Галка Муртазина ушла, а он остался. Конечно, ему нужно было выйти из своего этого состояния, где есть иная жизнь. Конечно, ему нужно было выйти из себя, нужно было стать человеком реальным и найти в себе силы, чтобы выйти из себя, чтобы делать то, что положено, что должно ему делать для чего-то, как тогда в детстве, как тогда, когда он, подчиняясь иной раз чужой воле и обстоятельствам, уходил из своей жизни. Чтобы сделать, как все. Как положено. Кем-то придумано, и потому — положено.
Но в этот раз ему не хотелось расставаться с собой, он не мог расстаться с собой в этот раз, не мог выйти из себя, потому что его внимание удерживала эта его старушка, эта его Александра Сергеевна. Она не могла остаться так просто у речки Каменки в одиночестве: ей нужен был собеседник ещё и иной, а не только родная её Божья матерь. И он тогда подумал, что с ней могла бы в доме жить жена брата её, сухонькая старушка в белом платочке и с губами поджатыми, вредными. У неё глубокие морщины вдоль скул и глаза колючие, словно она кого-то всех! — подозревает в дурном, враждебном… Её зовут Маша. И это ей ласковые и округлые слова говорит Александра Сергеевна — Шура.

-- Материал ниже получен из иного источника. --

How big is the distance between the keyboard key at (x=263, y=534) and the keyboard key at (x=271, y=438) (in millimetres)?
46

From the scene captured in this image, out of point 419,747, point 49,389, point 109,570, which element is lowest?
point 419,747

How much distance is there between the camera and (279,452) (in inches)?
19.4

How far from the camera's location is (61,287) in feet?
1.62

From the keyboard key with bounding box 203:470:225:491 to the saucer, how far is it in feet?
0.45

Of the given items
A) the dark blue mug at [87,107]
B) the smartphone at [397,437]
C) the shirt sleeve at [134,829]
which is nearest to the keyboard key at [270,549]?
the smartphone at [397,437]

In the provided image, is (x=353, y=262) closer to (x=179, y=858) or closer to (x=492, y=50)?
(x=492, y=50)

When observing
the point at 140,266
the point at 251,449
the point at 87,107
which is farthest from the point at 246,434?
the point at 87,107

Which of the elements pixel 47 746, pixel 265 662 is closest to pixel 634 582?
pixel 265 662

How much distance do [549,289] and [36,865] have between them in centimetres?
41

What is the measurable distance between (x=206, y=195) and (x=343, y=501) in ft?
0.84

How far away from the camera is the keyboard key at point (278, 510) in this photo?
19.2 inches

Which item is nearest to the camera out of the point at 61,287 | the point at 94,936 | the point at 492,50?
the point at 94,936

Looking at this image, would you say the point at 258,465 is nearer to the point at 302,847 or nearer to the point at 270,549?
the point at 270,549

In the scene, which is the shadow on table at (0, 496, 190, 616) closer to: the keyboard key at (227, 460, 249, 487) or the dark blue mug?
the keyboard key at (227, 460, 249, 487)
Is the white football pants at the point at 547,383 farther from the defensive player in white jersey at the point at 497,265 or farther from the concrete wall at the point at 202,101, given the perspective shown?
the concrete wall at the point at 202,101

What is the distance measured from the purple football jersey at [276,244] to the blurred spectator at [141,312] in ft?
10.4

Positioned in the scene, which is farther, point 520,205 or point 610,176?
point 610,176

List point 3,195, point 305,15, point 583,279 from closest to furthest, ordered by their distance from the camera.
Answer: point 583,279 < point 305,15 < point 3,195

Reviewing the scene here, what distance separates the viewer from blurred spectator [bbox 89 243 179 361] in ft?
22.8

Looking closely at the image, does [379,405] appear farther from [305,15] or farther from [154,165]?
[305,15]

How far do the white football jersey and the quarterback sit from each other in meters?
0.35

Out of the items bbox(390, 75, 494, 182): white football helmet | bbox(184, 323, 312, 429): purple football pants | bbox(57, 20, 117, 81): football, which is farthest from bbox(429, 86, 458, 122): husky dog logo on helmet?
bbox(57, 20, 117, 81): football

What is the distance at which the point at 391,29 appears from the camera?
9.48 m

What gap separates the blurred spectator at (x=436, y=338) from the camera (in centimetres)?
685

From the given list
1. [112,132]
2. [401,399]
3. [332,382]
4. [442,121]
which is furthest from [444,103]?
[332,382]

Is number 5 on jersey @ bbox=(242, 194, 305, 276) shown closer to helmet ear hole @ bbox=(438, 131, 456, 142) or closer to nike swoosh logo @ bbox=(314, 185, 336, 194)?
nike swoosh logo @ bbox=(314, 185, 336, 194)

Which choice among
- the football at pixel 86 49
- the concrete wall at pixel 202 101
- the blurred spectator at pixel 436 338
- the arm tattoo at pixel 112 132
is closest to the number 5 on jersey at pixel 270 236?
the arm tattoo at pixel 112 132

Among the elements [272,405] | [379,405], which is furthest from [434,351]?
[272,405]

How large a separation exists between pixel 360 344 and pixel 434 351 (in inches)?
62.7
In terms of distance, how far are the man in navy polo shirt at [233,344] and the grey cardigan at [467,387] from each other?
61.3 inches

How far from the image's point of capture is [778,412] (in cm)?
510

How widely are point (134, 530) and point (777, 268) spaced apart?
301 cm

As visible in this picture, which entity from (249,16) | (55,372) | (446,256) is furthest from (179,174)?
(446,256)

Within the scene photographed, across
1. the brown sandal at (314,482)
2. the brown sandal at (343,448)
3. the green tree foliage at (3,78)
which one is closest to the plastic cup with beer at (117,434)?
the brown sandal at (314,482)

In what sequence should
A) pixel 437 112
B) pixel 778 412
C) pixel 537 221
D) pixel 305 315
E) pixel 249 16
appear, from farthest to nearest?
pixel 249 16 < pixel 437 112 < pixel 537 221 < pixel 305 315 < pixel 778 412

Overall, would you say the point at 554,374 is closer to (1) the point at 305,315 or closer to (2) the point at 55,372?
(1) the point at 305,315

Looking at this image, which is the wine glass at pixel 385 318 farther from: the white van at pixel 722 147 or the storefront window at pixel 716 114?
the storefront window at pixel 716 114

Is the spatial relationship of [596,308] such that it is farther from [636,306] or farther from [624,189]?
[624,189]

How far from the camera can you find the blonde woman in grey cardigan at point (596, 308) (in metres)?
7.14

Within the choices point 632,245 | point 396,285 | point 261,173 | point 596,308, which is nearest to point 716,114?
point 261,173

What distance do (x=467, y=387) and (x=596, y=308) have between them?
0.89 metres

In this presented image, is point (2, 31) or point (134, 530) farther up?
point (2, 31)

И когда он увидел их вместе в этом домике, где пол, как и весь дом, был наклонён в один угол, и вода сама стекала в этот угол, если пролить её или когда пол моешь, когда он увидел их вместе, то понял, что они живут и боятся назавтра проснуться в одиночестве. Он почему-то понял, что умирать иной раз, когда время твоё придёт, не страшно. Не страшно, потому что пора, потому что жизнь просто истечёт. Страшно, это когда жить остаёшься вдруг один. Он представил, как позовёт, забывшись, старушка: Маша, — и голос застынет в воздухе, потому что Маши уже нет давно, потому что пришла седая зима, и вьюга воет, поёт свои печальные и долгие песни в печной трубе, а за окном сугроб. Это намело со стороны реки, и снег засыпал пол-окна. Старушка уже не встаёт из мягкой своей постели, она старается спать, чтоб время как-то шло, но сна нет, и время остановилось, оно стынет рядом с её постелью.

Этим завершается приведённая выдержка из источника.